■ **Exercise brief**:
Search the records below for the word "tightness" and show every line where it occurs.

■ **Collection entries**:
──────────────────────────────
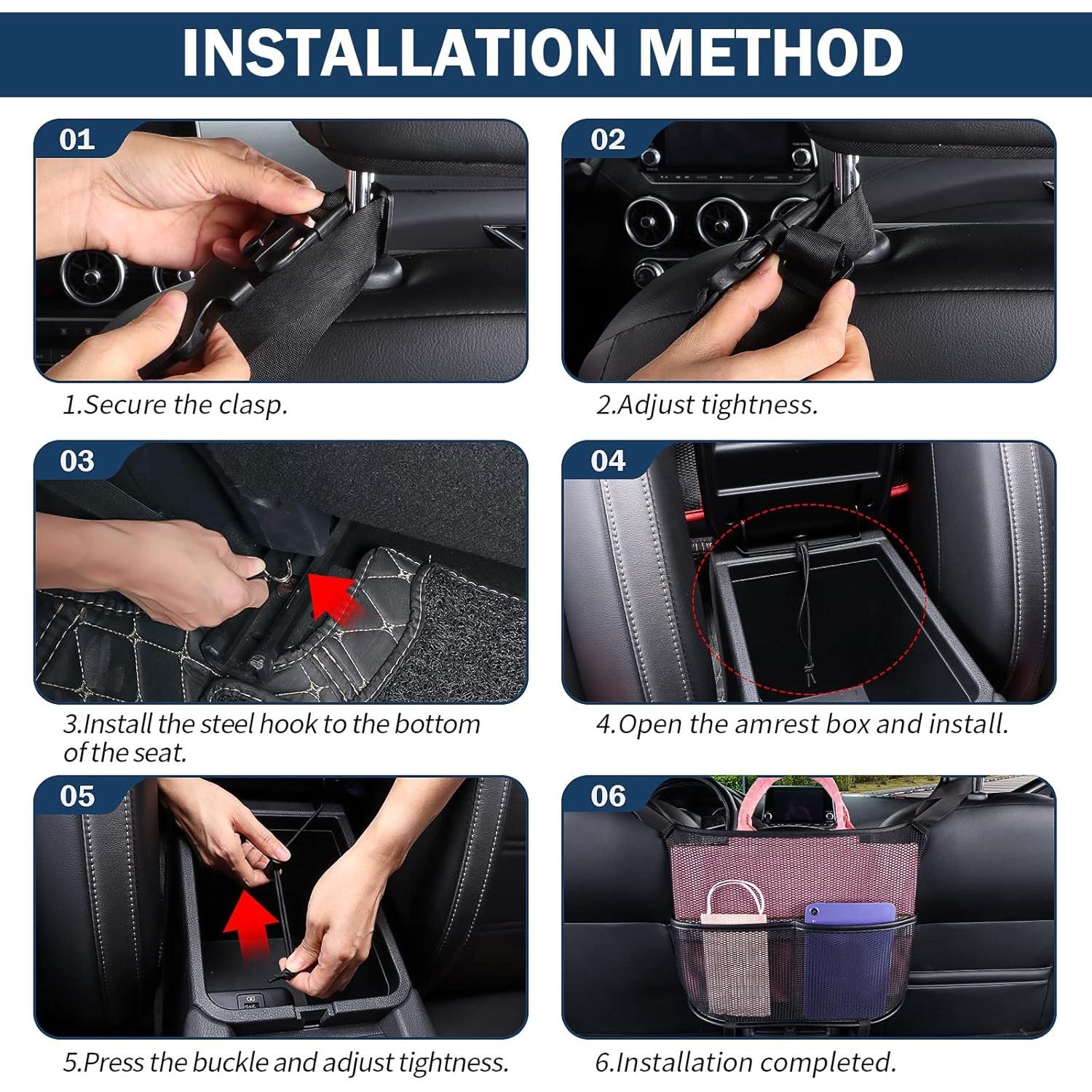 INSTALLATION METHOD

01

1.Secure the clasp.

02

2.Adjust tightness.

03

3.Install the steel hook to the bottom of the seat.

04

4.Open the amrest box and install.

05

5.Press the buckle and adjust tightness.

06

6.Installation completed.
──────────────────────────────
■ **Solved exercise**:
2.Adjust tightness.
5.Press the buckle and adjust tightness.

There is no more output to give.